I felt so bad about not being able to make fulfilling meal-time conversation. I wish I could have told them what my life was like, and what I found interesting about their lives. I wish I could have thanked them in better Chinese. I hope my gestures and thoughts of thanks were picked up by their sense of empathy. If I say "xie xie" (thank you) five times in a row, does that properly mean "Thanks! I owe you so much, and your home and family is so awesome! I had so much fun!"? I sure hope they got the message.
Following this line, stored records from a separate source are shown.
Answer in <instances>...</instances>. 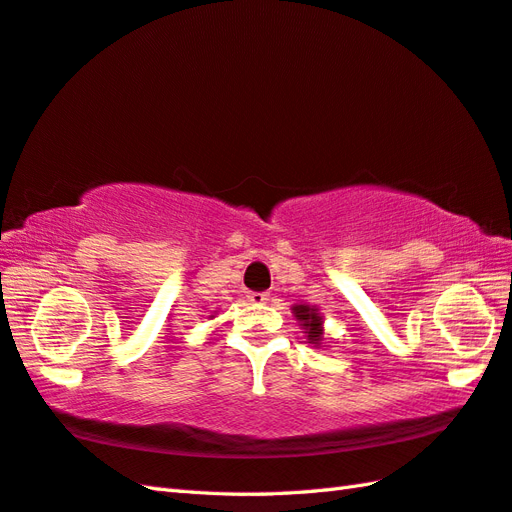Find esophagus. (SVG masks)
Returning <instances> with one entry per match:
<instances>
[{
    "instance_id": "34e87169",
    "label": "esophagus",
    "mask_w": 512,
    "mask_h": 512,
    "mask_svg": "<svg viewBox=\"0 0 512 512\" xmlns=\"http://www.w3.org/2000/svg\"><path fill=\"white\" fill-rule=\"evenodd\" d=\"M268 299H270V296L266 292H251V294H248V301L255 303V305H264V303H268Z\"/></svg>"
}]
</instances>
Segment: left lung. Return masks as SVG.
<instances>
[{
    "mask_svg": "<svg viewBox=\"0 0 512 512\" xmlns=\"http://www.w3.org/2000/svg\"><path fill=\"white\" fill-rule=\"evenodd\" d=\"M294 316L299 323L303 325L305 334H307V342L314 344V347H320V342H323V316L318 314L316 307L312 305H294Z\"/></svg>",
    "mask_w": 512,
    "mask_h": 512,
    "instance_id": "left-lung-1",
    "label": "left lung"
}]
</instances>
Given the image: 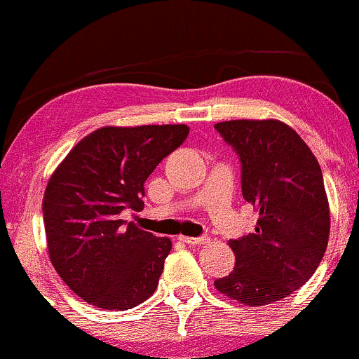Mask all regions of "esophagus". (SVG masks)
Returning <instances> with one entry per match:
<instances>
[{
    "mask_svg": "<svg viewBox=\"0 0 359 359\" xmlns=\"http://www.w3.org/2000/svg\"><path fill=\"white\" fill-rule=\"evenodd\" d=\"M179 240H180V242H184V243H189V245H204V243L210 242V238H208V237H199V238H196V237H179Z\"/></svg>",
    "mask_w": 359,
    "mask_h": 359,
    "instance_id": "1",
    "label": "esophagus"
}]
</instances>
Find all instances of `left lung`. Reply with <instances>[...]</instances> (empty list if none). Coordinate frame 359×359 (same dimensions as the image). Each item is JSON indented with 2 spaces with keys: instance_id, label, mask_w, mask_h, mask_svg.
I'll return each instance as SVG.
<instances>
[{
  "instance_id": "left-lung-1",
  "label": "left lung",
  "mask_w": 359,
  "mask_h": 359,
  "mask_svg": "<svg viewBox=\"0 0 359 359\" xmlns=\"http://www.w3.org/2000/svg\"><path fill=\"white\" fill-rule=\"evenodd\" d=\"M215 128L240 156L243 199L259 212L254 233L230 240L237 262L215 286L243 305H269L302 288L325 254L330 212L320 165L281 121H224Z\"/></svg>"
}]
</instances>
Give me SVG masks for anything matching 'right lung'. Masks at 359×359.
I'll return each instance as SVG.
<instances>
[{
	"label": "right lung",
	"mask_w": 359,
	"mask_h": 359,
	"mask_svg": "<svg viewBox=\"0 0 359 359\" xmlns=\"http://www.w3.org/2000/svg\"><path fill=\"white\" fill-rule=\"evenodd\" d=\"M186 124L107 126L68 153L47 182V250L54 269L81 300L129 310L155 293L170 238L121 219L143 210L144 180L186 141Z\"/></svg>",
	"instance_id": "obj_1"
}]
</instances>
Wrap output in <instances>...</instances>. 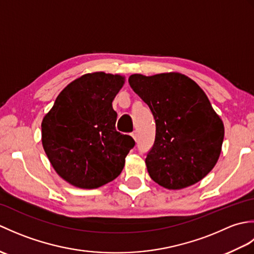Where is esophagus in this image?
<instances>
[{
  "label": "esophagus",
  "instance_id": "esophagus-1",
  "mask_svg": "<svg viewBox=\"0 0 254 254\" xmlns=\"http://www.w3.org/2000/svg\"><path fill=\"white\" fill-rule=\"evenodd\" d=\"M131 135H132V137L135 139V141H137V134H136V132H133V133H131Z\"/></svg>",
  "mask_w": 254,
  "mask_h": 254
}]
</instances>
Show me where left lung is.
<instances>
[{
	"label": "left lung",
	"mask_w": 254,
	"mask_h": 254,
	"mask_svg": "<svg viewBox=\"0 0 254 254\" xmlns=\"http://www.w3.org/2000/svg\"><path fill=\"white\" fill-rule=\"evenodd\" d=\"M128 84L155 119V142L145 159L150 178L170 190L202 180L217 163L225 133L207 96L179 73L134 74Z\"/></svg>",
	"instance_id": "1"
}]
</instances>
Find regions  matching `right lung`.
<instances>
[{
    "label": "right lung",
    "mask_w": 254,
    "mask_h": 254,
    "mask_svg": "<svg viewBox=\"0 0 254 254\" xmlns=\"http://www.w3.org/2000/svg\"><path fill=\"white\" fill-rule=\"evenodd\" d=\"M120 75L85 74L64 88L41 123L42 145L64 180L96 189L121 174L135 141L117 131L112 101L121 89Z\"/></svg>",
    "instance_id": "add662e5"
}]
</instances>
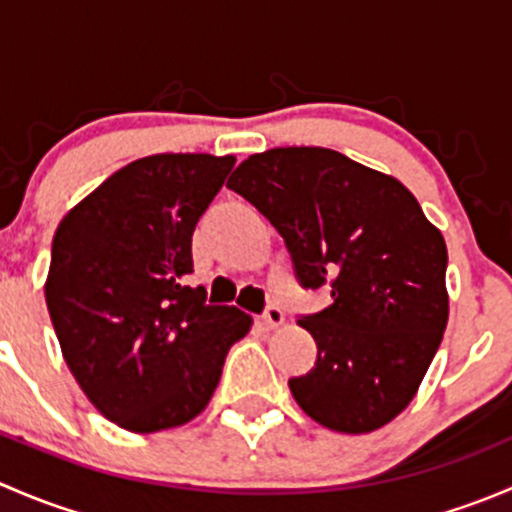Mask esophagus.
<instances>
[{
  "mask_svg": "<svg viewBox=\"0 0 512 512\" xmlns=\"http://www.w3.org/2000/svg\"><path fill=\"white\" fill-rule=\"evenodd\" d=\"M260 324L265 329H277L285 324V314H282L280 307H267L265 314L260 317Z\"/></svg>",
  "mask_w": 512,
  "mask_h": 512,
  "instance_id": "34e87169",
  "label": "esophagus"
}]
</instances>
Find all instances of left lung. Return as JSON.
I'll list each match as a JSON object with an SVG mask.
<instances>
[{
	"instance_id": "left-lung-1",
	"label": "left lung",
	"mask_w": 512,
	"mask_h": 512,
	"mask_svg": "<svg viewBox=\"0 0 512 512\" xmlns=\"http://www.w3.org/2000/svg\"><path fill=\"white\" fill-rule=\"evenodd\" d=\"M227 188L285 237L304 287H332V307L297 322L317 342L314 369L289 379L299 409L339 433L394 421L448 324L441 230L394 175L319 146L255 153Z\"/></svg>"
}]
</instances>
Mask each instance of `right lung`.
<instances>
[{"mask_svg":"<svg viewBox=\"0 0 512 512\" xmlns=\"http://www.w3.org/2000/svg\"><path fill=\"white\" fill-rule=\"evenodd\" d=\"M232 165L235 156L210 153L138 158L54 232L44 294L61 354L91 404L126 431L193 421L252 327L250 314L185 285L193 230Z\"/></svg>","mask_w":512,"mask_h":512,"instance_id":"obj_1","label":"right lung"}]
</instances>
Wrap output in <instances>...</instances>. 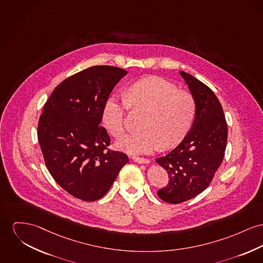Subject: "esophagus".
Returning <instances> with one entry per match:
<instances>
[{
  "mask_svg": "<svg viewBox=\"0 0 263 263\" xmlns=\"http://www.w3.org/2000/svg\"><path fill=\"white\" fill-rule=\"evenodd\" d=\"M133 160L138 162V163H148L149 159L144 158H140V157H133Z\"/></svg>",
  "mask_w": 263,
  "mask_h": 263,
  "instance_id": "1",
  "label": "esophagus"
}]
</instances>
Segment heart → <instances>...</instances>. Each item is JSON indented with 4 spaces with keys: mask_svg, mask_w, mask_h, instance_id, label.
I'll return each mask as SVG.
<instances>
[{
    "mask_svg": "<svg viewBox=\"0 0 263 263\" xmlns=\"http://www.w3.org/2000/svg\"><path fill=\"white\" fill-rule=\"evenodd\" d=\"M127 105L145 112L140 124L142 129L117 142L118 147L130 154H148L159 146L174 147L189 133L195 115V101L190 91L177 89L164 79L148 77L129 86L124 99L112 96L106 100L103 122L115 138L125 132Z\"/></svg>",
    "mask_w": 263,
    "mask_h": 263,
    "instance_id": "1",
    "label": "heart"
}]
</instances>
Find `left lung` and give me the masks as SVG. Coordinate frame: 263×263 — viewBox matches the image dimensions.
<instances>
[{
    "label": "left lung",
    "mask_w": 263,
    "mask_h": 263,
    "mask_svg": "<svg viewBox=\"0 0 263 263\" xmlns=\"http://www.w3.org/2000/svg\"><path fill=\"white\" fill-rule=\"evenodd\" d=\"M195 101L193 126L179 144L157 162L168 174V183L158 192L168 203H180L202 193L220 166L227 147L228 124L214 92L190 73L179 71Z\"/></svg>",
    "instance_id": "8db88e82"
}]
</instances>
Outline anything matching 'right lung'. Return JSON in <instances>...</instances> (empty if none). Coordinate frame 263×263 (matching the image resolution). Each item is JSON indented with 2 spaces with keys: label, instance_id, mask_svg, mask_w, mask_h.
I'll list each match as a JSON object with an SVG mask.
<instances>
[{
  "label": "right lung",
  "instance_id": "1",
  "mask_svg": "<svg viewBox=\"0 0 263 263\" xmlns=\"http://www.w3.org/2000/svg\"><path fill=\"white\" fill-rule=\"evenodd\" d=\"M127 73L95 66L79 71L53 89L37 123V140L46 166L70 195L95 201L108 192L128 158L108 148L101 125L105 102Z\"/></svg>",
  "mask_w": 263,
  "mask_h": 263
}]
</instances>
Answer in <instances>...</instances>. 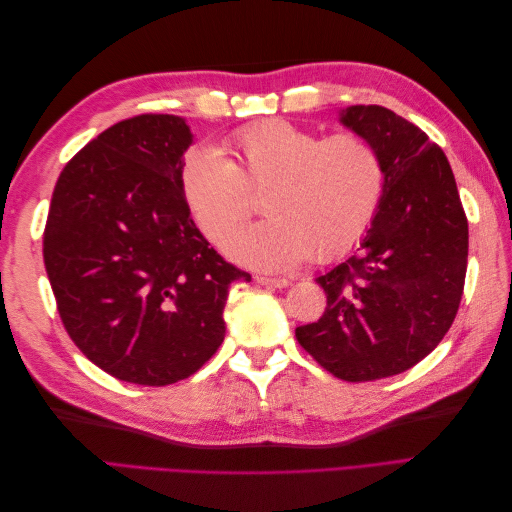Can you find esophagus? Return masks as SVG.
Returning <instances> with one entry per match:
<instances>
[{
	"label": "esophagus",
	"instance_id": "1",
	"mask_svg": "<svg viewBox=\"0 0 512 512\" xmlns=\"http://www.w3.org/2000/svg\"><path fill=\"white\" fill-rule=\"evenodd\" d=\"M254 280L262 286H271V288H286L290 286V280L288 277H267V275H256Z\"/></svg>",
	"mask_w": 512,
	"mask_h": 512
}]
</instances>
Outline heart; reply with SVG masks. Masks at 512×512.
<instances>
[{"label":"heart","mask_w":512,"mask_h":512,"mask_svg":"<svg viewBox=\"0 0 512 512\" xmlns=\"http://www.w3.org/2000/svg\"><path fill=\"white\" fill-rule=\"evenodd\" d=\"M218 149H196L181 188L198 228L213 243L256 211L269 220L226 241V252L256 269L282 271L312 258L329 262L359 241L378 211L384 166L376 145L354 130L322 136L290 121L243 128Z\"/></svg>","instance_id":"b5f03b06"}]
</instances>
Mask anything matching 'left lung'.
<instances>
[{"instance_id": "left-lung-1", "label": "left lung", "mask_w": 512, "mask_h": 512, "mask_svg": "<svg viewBox=\"0 0 512 512\" xmlns=\"http://www.w3.org/2000/svg\"><path fill=\"white\" fill-rule=\"evenodd\" d=\"M342 123L376 145L384 192L359 252L316 277L327 292L299 344L346 382L397 376L436 348L457 316L468 218L444 151L408 119L356 104Z\"/></svg>"}]
</instances>
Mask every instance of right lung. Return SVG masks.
Segmentation results:
<instances>
[{"label":"right lung","instance_id":"1","mask_svg":"<svg viewBox=\"0 0 512 512\" xmlns=\"http://www.w3.org/2000/svg\"><path fill=\"white\" fill-rule=\"evenodd\" d=\"M192 132L177 115H136L98 134L64 166L44 226V267L61 322L117 380L190 378L224 342L232 282L183 196Z\"/></svg>","mask_w":512,"mask_h":512}]
</instances>
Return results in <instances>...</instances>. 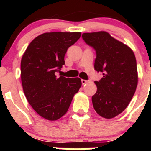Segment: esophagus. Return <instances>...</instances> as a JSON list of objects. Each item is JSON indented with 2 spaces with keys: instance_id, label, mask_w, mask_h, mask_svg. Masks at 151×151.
I'll list each match as a JSON object with an SVG mask.
<instances>
[{
  "instance_id": "esophagus-1",
  "label": "esophagus",
  "mask_w": 151,
  "mask_h": 151,
  "mask_svg": "<svg viewBox=\"0 0 151 151\" xmlns=\"http://www.w3.org/2000/svg\"><path fill=\"white\" fill-rule=\"evenodd\" d=\"M88 80L82 79V85H85V84L88 83Z\"/></svg>"
}]
</instances>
The one part of the language that I totally failed at? Ordering food. At most of the restaurants I visited in Taiwan, there are no pictures of food you can use to decide what to order. There's a sheet of paper with a grid on it. One column of the grid is filled with Chinese words for foods. The other column is for you to place checkmarks. This is broken up into categories. So, if McDonald's used this concept (they totally should), to order a burger, you need to take a sheet of paper, and put a checkmark next to 'hamburger', 'cheese', 'pickles', 'bacon', and 'lettuce', and don't forget to put a checkmark next to 'fries'. This is a very efficient way to order, I think, but if you can read *none* of the words, you just put checkmarks next random words that you like - Maybe a word has a simple letter or it's one that you recognize. More than once, I was surprised by what I got, and I still have no idea how to order it again. I need to learn more food words next time I travel to Taiwan or China.

Priority Change - Chinese Studies Promoted

Most of 2011 has seen me diligently studying the art of software development. It's a very deep topic that could keep me occupied for the rest of my life. I'm lucky to be able to work and stay interested in such a deep discipline. I've developed a few other interested in the second half of 2011, one of which is the Chinese language. A recent development has caused me to push my Chinese studies up to number one, ahead of software studies. This means that I won't be blogging about software for awhile. :( This kind of saddens me because I enjoy software, and investing time in it will help me out in my career as well. But, as with investments, it is smart to diversify. If the software industry dries up (can't imagine why) or my life changes drastically and I lose interest in it, my trump card will be useless. So onwards to investing time in hobbies.

Why Chinese? Why *not* Chinese? I've learned that you shouldn't have to justify your interests; it is an indescribable force that captures ones interests and it should be trusted.

Well, maybe I can find a small influence for the development of this interest. I had been building up vacation days, so I had to start thinking about what to do with them. While it would be nice in the short term, spending a week in a tropical paradise didn't suit me. I needed something that I could explore and learn about. After much thought, I decided on two ways to use my vacation time most effectively: a) Travel to a fun city that also has a software conference to attend, or b) Learn a new language and travel to a place that speaks it as a test for myself.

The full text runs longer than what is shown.